Exercise description: Transcribe only the lines from the one containing "Samochód wjechał w restaurację" through the final line of the entries below, exactly, and exclude the pictures.

········

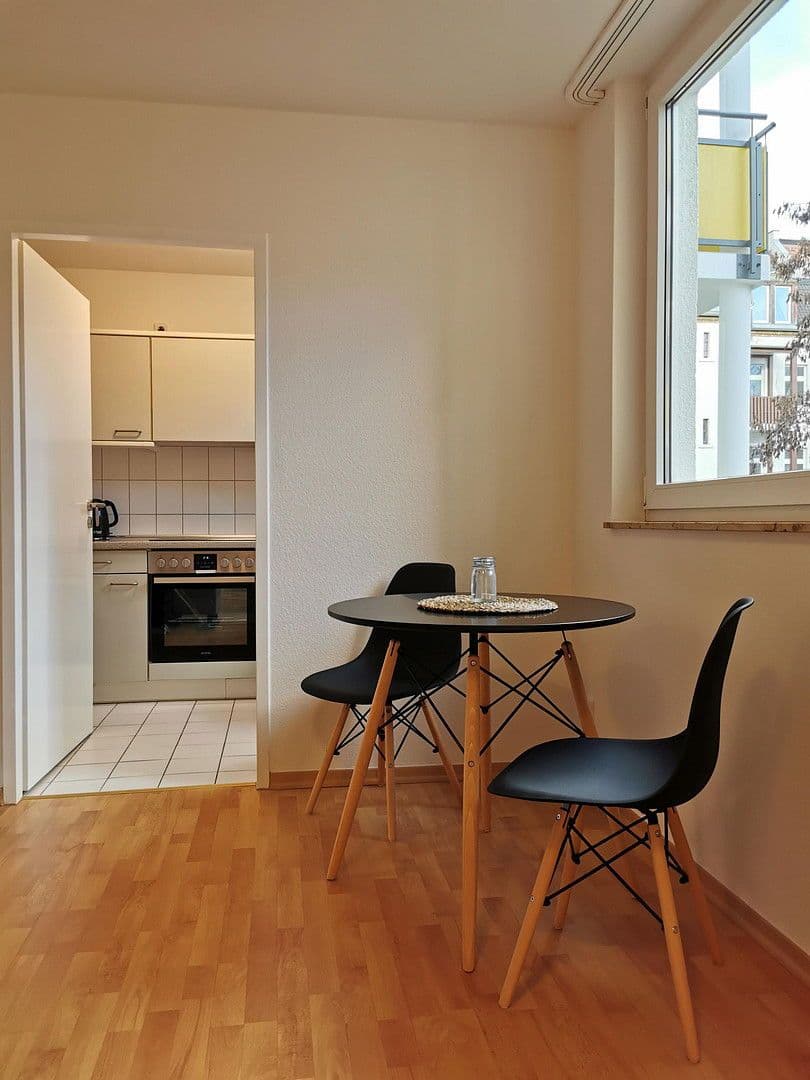 Prenájom bytu 1-izbový 42 m², Riebeckstr. 9, Leipzig, Sasko Prenájom bytu 1-izbový 42 m², Riebeckstr. 9, Leipzig, Sasko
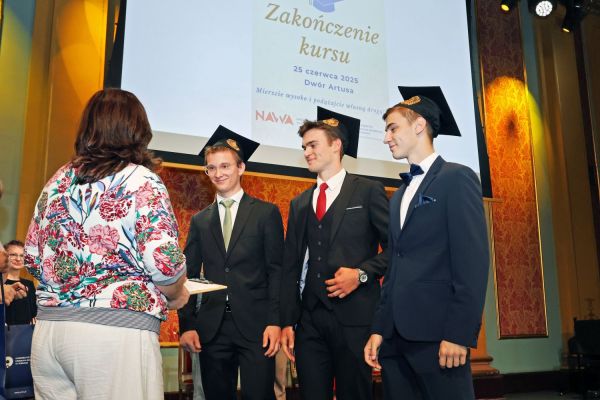 Zakończenie kursu "zerówka" Studium Kultury i Języka Polskiego dla Obcokrajowców [fot. Andrzej Romański] Kliknij, aby powiększyć zdjęcie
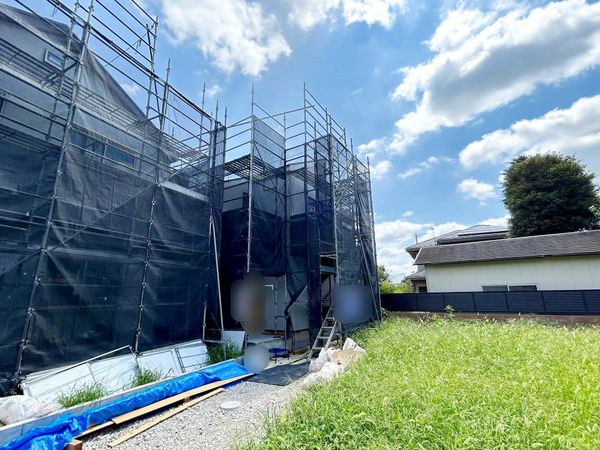 狛江市中和泉3丁目 新築戸建 4号棟 前面道路含む外観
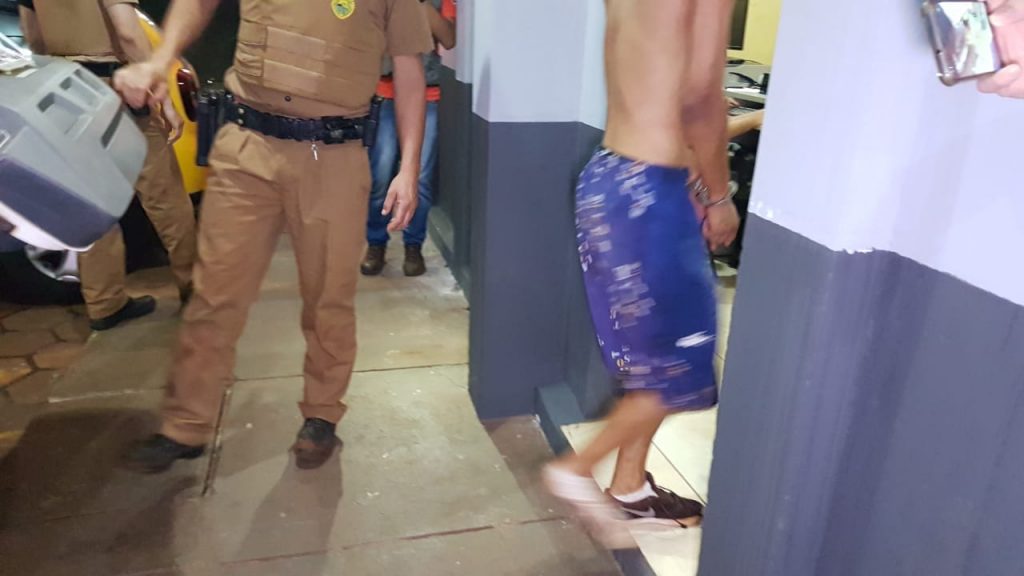 Após defender mulher numa briga entre casal, dois jovens entram em vias de fato e são detidos no Bairro Riviera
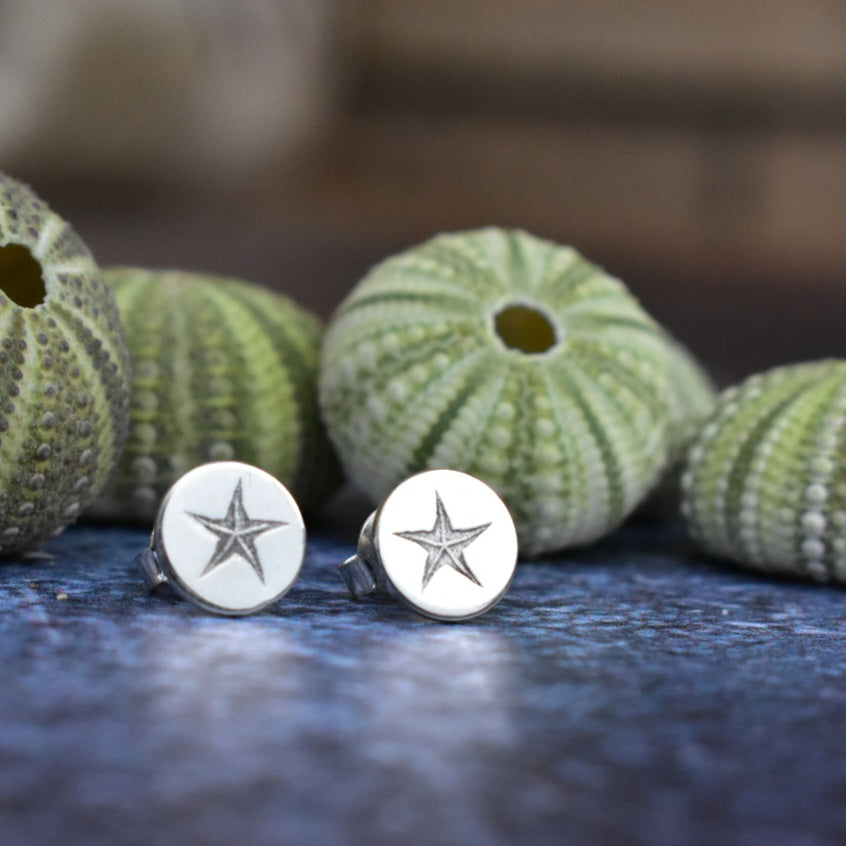 Sea star engraved disc studs
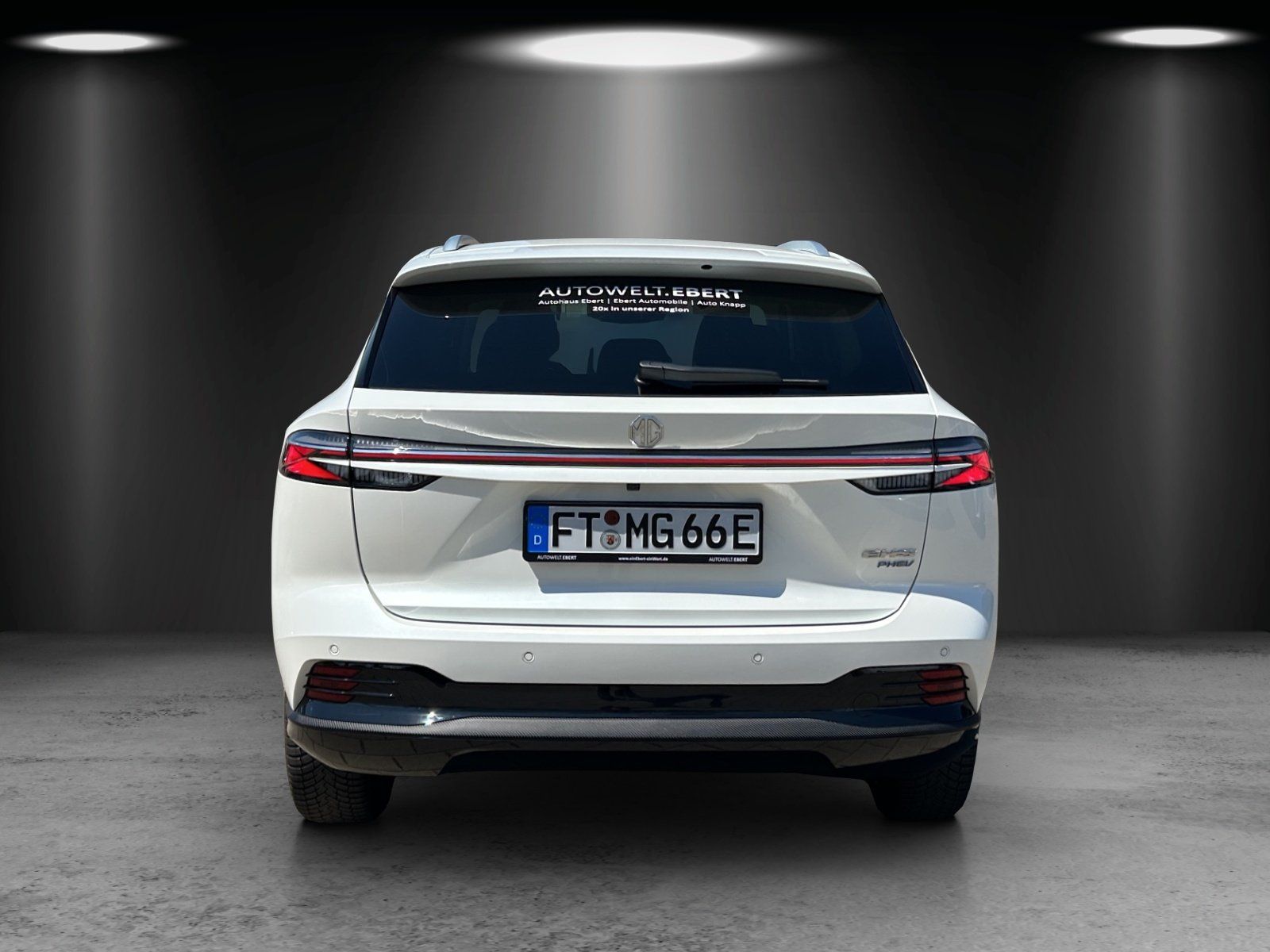 MG HS Luxury PHEV AT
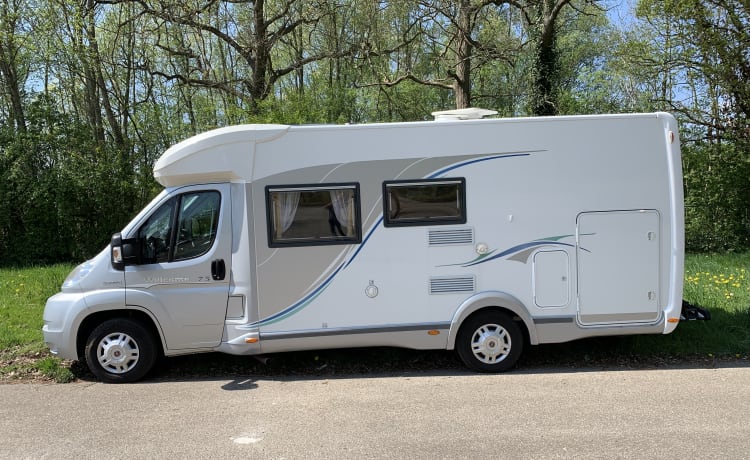 Atmospheric and complete Chausson motorhome for your journey with complete freedom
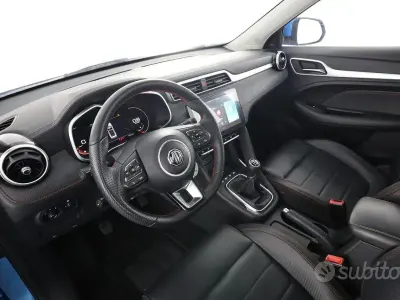 Usata MG ZS Luxury 106 CV (77 kW) 2024 Como blue SUV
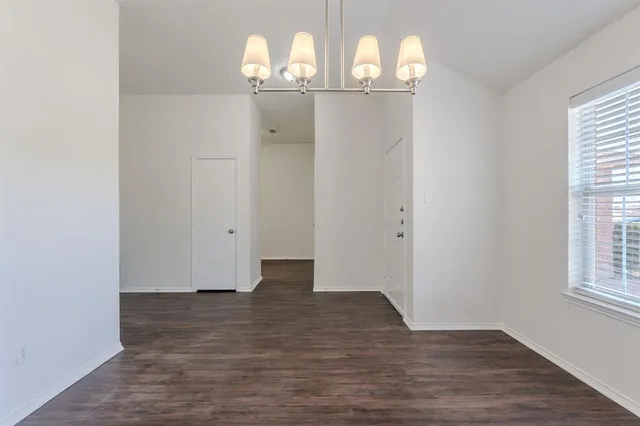 $267,900 | 809 Sierra Circle Drive, Burleson, TX 76028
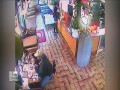 Samochód wjechał w restaurację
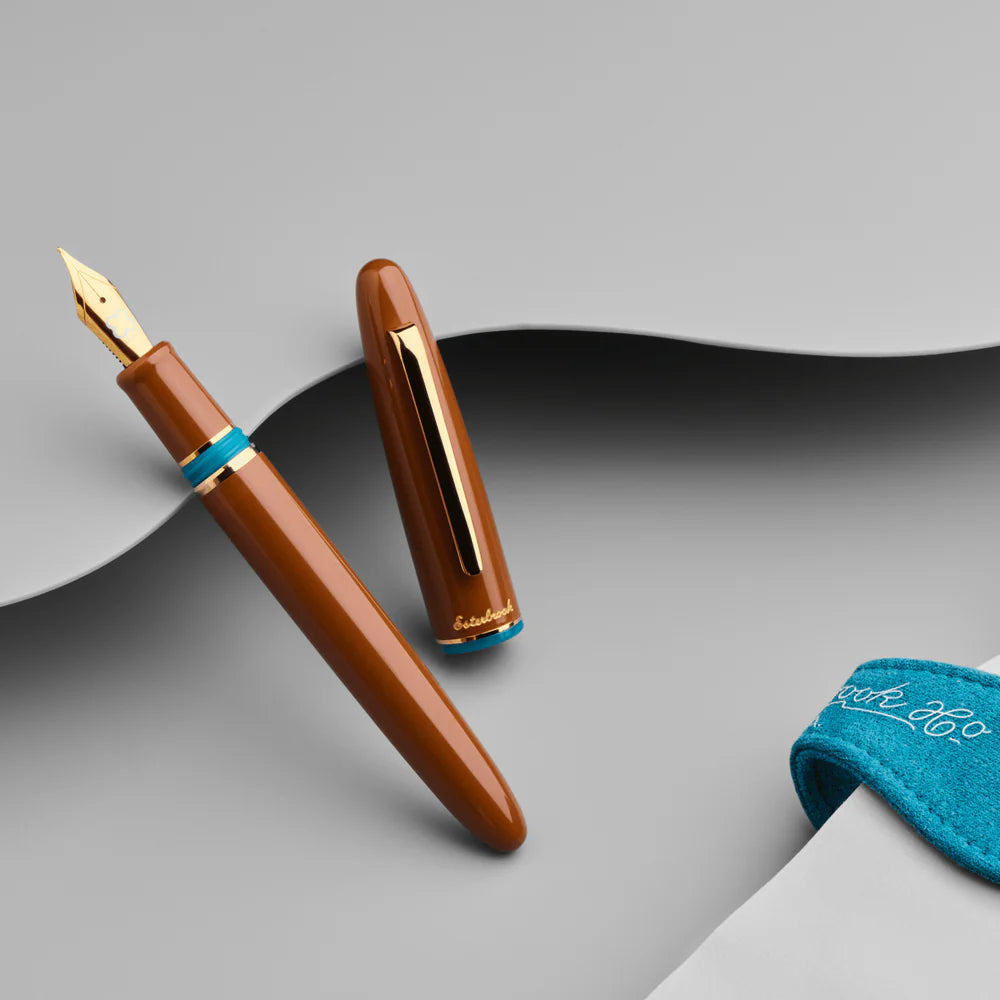 Back to the Lands Estie Fountain Pen / Incredible Rock / Gold Trim - EF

········

Answer for this exercise:
 Samochód wjechał w restaurację
 Back to the Lands Estie Fountain Pen / Incredible Rock / Gold Trim - EF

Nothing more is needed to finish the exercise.